_PROVIDED PASSAGE_:
By Doug Porter
While many of the issues at hand for San Diego voters in the upcoming mayoral runoff election may be local, there is a bigger picture being watched by political observers nationwide.
None of the top ten cities in the United States have Republican Mayors. Electing Kevin Faulconer in San Diego would be a double win for the GOP especially if the large Latino population is taken into consideration. It would also serve as a counterbalance to the perceived trend of big city electorates shifting more towards the left end of the political spectrum.
One only needs to look to incoming mayor Bill de Blasio’s solid electoral win in New York to understand just how seriously the right is taking this trend. An article in the New York Times last Friday catalogues right wing attempts to blame Mr. de Blasio for crimes currently being committed even though he’s three weeks away from being inaugurated.
Progressive governance, the thinking goes, will ensure end times, returning the city to vagrancy, bloodletting and that persistent offender of the suburban aesthetic, graffiti. In this view, it isn’t simply that the Bloomberg administration has kept the city as safe as Mayberry, but that it took a big bottle of Formula 409 to all urban defacements. Anyone who has ridden an elevated train through brownstone-free Brooklyn and noted the prevalence of tags and markings on signs, buildings and other structures can tell you that this isn’t so, but of course those marketing the notion that we’re tunneling back to the 1970s aren’t typically the kind to find themselves on the D train to Stillwell Avenue.

_DATA EXTRACT_:
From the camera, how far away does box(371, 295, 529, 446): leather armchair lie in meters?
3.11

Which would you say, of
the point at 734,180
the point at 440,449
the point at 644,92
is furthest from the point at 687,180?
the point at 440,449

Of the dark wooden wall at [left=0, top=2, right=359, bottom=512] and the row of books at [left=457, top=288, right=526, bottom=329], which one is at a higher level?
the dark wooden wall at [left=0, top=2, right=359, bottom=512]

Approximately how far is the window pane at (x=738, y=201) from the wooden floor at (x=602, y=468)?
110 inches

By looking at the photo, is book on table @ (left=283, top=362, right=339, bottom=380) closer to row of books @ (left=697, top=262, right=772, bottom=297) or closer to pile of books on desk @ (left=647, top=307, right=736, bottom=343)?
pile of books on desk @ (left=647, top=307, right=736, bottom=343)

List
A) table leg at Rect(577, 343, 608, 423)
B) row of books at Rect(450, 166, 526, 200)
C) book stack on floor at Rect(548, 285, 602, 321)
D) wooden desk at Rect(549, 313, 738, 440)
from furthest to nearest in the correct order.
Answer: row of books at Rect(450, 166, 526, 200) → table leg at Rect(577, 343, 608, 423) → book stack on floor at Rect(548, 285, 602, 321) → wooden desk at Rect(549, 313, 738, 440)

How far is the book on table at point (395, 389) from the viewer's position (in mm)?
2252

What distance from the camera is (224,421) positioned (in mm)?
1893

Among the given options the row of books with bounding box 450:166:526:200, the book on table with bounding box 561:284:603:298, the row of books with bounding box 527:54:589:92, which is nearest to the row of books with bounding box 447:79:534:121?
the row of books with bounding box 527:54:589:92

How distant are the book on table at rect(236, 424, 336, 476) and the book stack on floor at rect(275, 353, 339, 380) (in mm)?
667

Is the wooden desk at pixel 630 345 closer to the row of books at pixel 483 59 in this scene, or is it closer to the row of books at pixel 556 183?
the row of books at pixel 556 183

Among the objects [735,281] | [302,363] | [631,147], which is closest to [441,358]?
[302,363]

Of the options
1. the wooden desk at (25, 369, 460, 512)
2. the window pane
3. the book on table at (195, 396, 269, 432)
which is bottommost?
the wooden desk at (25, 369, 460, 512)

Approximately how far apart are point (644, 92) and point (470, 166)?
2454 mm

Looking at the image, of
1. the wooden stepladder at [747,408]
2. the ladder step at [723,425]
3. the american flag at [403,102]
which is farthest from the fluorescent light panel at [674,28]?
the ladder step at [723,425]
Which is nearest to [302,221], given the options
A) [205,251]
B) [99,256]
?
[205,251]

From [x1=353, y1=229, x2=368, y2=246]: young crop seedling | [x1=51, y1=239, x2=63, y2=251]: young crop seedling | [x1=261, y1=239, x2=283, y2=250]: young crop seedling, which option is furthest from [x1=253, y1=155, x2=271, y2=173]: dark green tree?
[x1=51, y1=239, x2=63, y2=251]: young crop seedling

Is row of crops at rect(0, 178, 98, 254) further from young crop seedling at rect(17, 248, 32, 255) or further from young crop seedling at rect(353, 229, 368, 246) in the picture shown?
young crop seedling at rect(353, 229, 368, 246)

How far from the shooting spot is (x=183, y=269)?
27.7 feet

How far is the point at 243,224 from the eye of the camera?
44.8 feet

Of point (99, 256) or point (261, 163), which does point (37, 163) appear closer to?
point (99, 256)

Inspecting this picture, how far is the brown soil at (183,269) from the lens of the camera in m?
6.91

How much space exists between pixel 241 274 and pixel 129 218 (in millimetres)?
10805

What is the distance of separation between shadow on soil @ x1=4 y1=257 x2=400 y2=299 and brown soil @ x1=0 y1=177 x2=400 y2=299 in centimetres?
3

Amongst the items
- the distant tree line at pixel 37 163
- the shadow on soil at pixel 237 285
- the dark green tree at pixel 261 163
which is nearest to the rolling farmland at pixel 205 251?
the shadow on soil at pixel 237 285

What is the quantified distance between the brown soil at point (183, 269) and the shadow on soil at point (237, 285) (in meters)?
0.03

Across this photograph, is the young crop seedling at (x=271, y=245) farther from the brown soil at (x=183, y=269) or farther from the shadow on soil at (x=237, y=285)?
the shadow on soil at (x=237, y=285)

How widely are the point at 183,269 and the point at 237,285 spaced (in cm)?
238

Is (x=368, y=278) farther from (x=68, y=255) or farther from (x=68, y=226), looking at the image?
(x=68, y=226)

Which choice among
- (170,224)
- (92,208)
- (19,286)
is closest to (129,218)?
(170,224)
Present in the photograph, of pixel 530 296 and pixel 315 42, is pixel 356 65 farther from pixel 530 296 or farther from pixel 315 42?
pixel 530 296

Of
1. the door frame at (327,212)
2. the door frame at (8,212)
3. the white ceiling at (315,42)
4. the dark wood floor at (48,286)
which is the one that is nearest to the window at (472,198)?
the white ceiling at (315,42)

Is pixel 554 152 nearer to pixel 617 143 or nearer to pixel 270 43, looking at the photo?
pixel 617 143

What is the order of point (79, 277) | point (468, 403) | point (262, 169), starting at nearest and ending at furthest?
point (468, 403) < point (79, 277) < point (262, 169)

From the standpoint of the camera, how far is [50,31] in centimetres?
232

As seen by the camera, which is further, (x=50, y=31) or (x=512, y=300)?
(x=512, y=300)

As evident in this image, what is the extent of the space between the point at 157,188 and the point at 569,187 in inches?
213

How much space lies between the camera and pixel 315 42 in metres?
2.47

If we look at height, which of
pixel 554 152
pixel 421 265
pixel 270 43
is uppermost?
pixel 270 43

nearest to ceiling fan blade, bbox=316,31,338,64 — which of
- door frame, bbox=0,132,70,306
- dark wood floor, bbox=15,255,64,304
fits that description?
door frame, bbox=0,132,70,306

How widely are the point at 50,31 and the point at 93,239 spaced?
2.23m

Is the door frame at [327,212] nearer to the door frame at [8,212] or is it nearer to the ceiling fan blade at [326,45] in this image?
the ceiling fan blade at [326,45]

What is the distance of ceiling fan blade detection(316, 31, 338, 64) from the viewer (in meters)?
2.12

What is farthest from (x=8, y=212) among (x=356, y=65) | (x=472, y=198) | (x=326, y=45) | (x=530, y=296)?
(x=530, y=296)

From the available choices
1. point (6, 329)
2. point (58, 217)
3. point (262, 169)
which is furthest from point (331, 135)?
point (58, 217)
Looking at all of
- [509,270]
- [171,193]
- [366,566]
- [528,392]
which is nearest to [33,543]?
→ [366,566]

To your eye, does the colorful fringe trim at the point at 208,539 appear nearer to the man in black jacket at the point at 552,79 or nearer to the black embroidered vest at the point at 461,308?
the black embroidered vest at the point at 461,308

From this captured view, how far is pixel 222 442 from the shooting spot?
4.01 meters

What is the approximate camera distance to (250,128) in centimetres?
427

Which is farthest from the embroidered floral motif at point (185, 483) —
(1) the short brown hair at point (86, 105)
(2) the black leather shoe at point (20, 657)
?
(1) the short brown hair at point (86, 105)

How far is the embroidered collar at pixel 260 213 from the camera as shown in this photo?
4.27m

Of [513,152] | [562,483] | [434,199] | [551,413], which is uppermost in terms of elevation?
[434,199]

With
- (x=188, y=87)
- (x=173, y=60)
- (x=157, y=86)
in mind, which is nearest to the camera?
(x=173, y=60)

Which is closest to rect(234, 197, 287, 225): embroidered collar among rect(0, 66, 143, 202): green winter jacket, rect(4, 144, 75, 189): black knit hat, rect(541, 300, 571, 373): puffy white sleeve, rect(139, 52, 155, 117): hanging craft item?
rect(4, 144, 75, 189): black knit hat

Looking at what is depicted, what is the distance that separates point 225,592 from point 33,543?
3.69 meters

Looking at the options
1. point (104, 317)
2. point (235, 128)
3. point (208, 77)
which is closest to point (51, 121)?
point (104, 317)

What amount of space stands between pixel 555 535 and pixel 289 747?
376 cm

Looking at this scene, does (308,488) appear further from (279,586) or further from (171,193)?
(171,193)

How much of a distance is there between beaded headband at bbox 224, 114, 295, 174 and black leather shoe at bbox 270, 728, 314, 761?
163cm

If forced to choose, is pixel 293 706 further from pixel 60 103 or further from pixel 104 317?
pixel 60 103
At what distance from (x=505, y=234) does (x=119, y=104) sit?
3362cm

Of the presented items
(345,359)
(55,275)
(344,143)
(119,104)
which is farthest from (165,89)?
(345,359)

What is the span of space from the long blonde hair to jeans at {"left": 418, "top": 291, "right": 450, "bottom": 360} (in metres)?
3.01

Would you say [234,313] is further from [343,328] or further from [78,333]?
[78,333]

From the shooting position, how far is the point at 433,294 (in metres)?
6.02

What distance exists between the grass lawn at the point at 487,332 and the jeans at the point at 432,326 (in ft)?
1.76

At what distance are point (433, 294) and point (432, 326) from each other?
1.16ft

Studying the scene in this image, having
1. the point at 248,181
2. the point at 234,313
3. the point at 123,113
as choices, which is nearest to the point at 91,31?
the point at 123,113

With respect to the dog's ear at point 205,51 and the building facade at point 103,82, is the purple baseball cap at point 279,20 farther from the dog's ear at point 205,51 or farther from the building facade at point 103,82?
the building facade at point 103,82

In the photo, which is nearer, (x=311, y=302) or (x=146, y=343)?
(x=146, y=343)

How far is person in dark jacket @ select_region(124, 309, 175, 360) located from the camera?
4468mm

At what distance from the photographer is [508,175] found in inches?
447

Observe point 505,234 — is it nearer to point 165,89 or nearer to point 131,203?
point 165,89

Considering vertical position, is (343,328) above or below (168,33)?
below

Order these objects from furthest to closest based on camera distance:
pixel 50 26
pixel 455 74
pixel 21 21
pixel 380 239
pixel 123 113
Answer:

_QUESTIONS TO ANSWER_:
a) In the San Diego mayoral runoff article, what are the things that progressive governance is said to return the city to?
b) Answer these questions from the San Diego mayoral runoff article:
(i) How many of the top ten U.S. cities have Republican mayors?
(ii) Which newspaper ran the article on right-wing attempts to blame Mr. de Blasio for crimes?
(iii) How many weeks away from his inauguration is Mr. de Blasio?
c) Do these statements agree with the San Diego mayoral runoff article? Answer yes or no, and quote the deciding words of the article.
(i) The article says electing Kevin Faulconer would be a win for the GOP.
(ii) The article calls Bill de Blasio's win in New York narrow.
(iii) The article says tags and markings are common along an elevated train route through Brooklyn.

_SOLUTIONS BELOW_:
a)
- vagrancy
- bloodletting
- graffiti

b)
(i) None
(ii) The New York Times
(iii) Three

c)
(i) Yes: "Electing Kevin Faulconer in San Diego would be a double win for the GOP"
(ii) No: "Bill de Blasio’s solid electoral win in New York"
(iii) Yes: "Anyone who has ridden an elevated train through brownstone-free Brooklyn and noted the prevalence of tags and markings on signs, buildings and other structures"